### Problem requirements
Produce an exact copy of the lines from the line containing "How far away" through the last line of the listing below, both ends included, and nothing else.

### Information given
────────────────

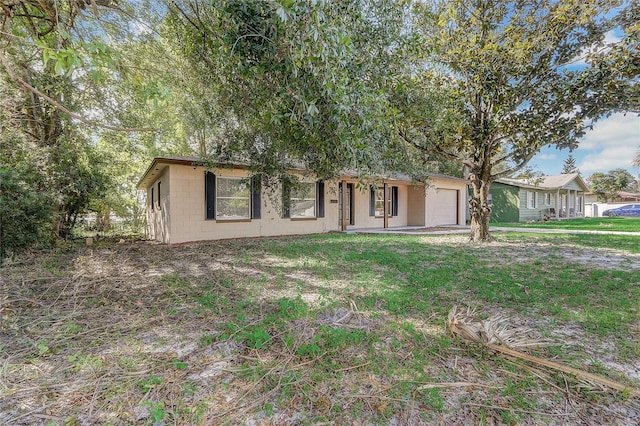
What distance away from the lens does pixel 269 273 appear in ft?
17.7

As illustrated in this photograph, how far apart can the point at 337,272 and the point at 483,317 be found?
2561 mm

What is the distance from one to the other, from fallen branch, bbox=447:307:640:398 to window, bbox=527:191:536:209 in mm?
21500

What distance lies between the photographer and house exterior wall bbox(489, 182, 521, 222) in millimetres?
20053

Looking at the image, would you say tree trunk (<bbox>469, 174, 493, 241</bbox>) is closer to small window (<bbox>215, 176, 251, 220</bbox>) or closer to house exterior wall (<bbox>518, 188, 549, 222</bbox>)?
small window (<bbox>215, 176, 251, 220</bbox>)

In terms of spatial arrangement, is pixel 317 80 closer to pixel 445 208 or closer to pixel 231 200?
pixel 231 200

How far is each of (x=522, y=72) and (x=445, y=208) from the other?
10.9 m

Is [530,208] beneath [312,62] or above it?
beneath

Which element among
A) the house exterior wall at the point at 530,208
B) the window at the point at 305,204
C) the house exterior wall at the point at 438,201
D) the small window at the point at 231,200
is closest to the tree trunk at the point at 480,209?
the house exterior wall at the point at 438,201

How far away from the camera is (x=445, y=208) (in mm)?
17016

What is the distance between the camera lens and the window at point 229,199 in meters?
9.73

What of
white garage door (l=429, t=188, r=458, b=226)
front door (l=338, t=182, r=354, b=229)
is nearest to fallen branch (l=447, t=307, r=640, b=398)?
front door (l=338, t=182, r=354, b=229)

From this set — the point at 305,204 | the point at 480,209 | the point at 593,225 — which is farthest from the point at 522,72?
the point at 593,225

────────────────

### Exercise response
How far away from the camera is (x=445, y=208) (in mm)?
17016

What is the distance between the camera lens and the window at point 229,199 in meters?
9.73

What of
white garage door (l=429, t=188, r=458, b=226)
front door (l=338, t=182, r=354, b=229)
is nearest to fallen branch (l=447, t=307, r=640, b=398)?
front door (l=338, t=182, r=354, b=229)

From this set — the point at 305,204 | the point at 480,209 | the point at 593,225 — which is farthest from the point at 522,72?
the point at 593,225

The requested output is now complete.